Like any dataset, MAVERICK is designed for a particular purpose and comes with both strengths and weaknesses. Below, we therefore outline a number of limitations and recommendations for prospective users.

A first limitation is that MAVERICK may not always provide an accurate count of the number of electoral violence deaths and injuries *in the aggregate*. MAVERICK is designed to be an event dataset, meaning that it only includes information on electoral violence whenever the reporting was sufficiently precise to place the incident in a specific location and during a limited time period (even if the exact location and timing was missing from the report). Consequently, we did not record general counts at the country or region level, such as "Some 20 people were killed in electoral violence in Côte d'Ivoire in 2022." This decision means that the aggregate counts in MAVERICK (e.g. by election, country, or country-year) are best interpreted as the *total count in documented events* than as *total counts*. Thus, whenever using the MAVERICK data to provide aggregate counts, the user should remain cognizant that the counts may be lower than more aggregated estimates.

A second limitation is that MAVERICK likely suffers from a range of reporting biases [see e.g. @dawkins2020]. The event report level data structure is designed to help users systematically gauge and address reporting biases across sources reporting on the same event [@weidmanngeelmuydenrod2015], that is, observed reporting biases.
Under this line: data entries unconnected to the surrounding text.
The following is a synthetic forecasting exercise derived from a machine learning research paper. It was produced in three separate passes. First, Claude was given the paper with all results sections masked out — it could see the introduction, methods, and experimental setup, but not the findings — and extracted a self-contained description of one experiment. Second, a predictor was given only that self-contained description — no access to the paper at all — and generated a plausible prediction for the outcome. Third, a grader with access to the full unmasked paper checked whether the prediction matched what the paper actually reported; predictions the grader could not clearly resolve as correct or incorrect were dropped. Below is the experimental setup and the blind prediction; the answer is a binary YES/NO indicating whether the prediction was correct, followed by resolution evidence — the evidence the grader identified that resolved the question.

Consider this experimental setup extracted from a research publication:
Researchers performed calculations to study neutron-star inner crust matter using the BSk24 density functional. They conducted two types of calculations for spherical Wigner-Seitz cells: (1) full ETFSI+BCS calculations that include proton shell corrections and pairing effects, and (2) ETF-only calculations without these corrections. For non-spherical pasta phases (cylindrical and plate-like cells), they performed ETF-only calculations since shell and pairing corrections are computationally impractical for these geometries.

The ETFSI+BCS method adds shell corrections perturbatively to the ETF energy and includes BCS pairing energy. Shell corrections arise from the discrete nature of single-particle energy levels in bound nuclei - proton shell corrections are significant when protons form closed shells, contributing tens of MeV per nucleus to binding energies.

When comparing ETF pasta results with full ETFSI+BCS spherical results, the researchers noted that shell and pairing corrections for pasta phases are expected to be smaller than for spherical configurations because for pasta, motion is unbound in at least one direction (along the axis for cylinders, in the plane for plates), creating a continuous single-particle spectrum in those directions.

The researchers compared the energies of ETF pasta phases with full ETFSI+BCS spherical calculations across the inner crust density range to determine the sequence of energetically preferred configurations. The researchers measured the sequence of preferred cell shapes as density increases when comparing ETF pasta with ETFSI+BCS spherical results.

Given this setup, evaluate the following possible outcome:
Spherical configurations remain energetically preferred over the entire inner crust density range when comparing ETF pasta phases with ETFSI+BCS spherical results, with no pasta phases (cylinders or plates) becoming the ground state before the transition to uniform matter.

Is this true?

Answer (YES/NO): NO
Likewise, the inclusion of variables that record based on what inferential clues a particular event was included in the dataset can help users assess systematic differences across included events that fulfilled more or less inferential clues. For example, the maps in @fig-sources-civ and @fig-sources-kenya demonstrate that our broad sampling of different types of sources helps address some potential urban biases in news reporting [@kalyvas2004], as both human rights commissions and civil society organizations report on events in more and smaller localities than news media and agencies. Nevertheless, despite the strengths of the event report level structure, this data structure cannot assess unobserved reporting biases, that is, whether some types of events are systematically unreported in any source or if some types of events are systematically reported in a way where they are excluded from the dataset. Hence, while we have adopted a broad sampling approach and made it possible to investigate observable reporting biases, users should keep in mind that there may be remaining reporting biases.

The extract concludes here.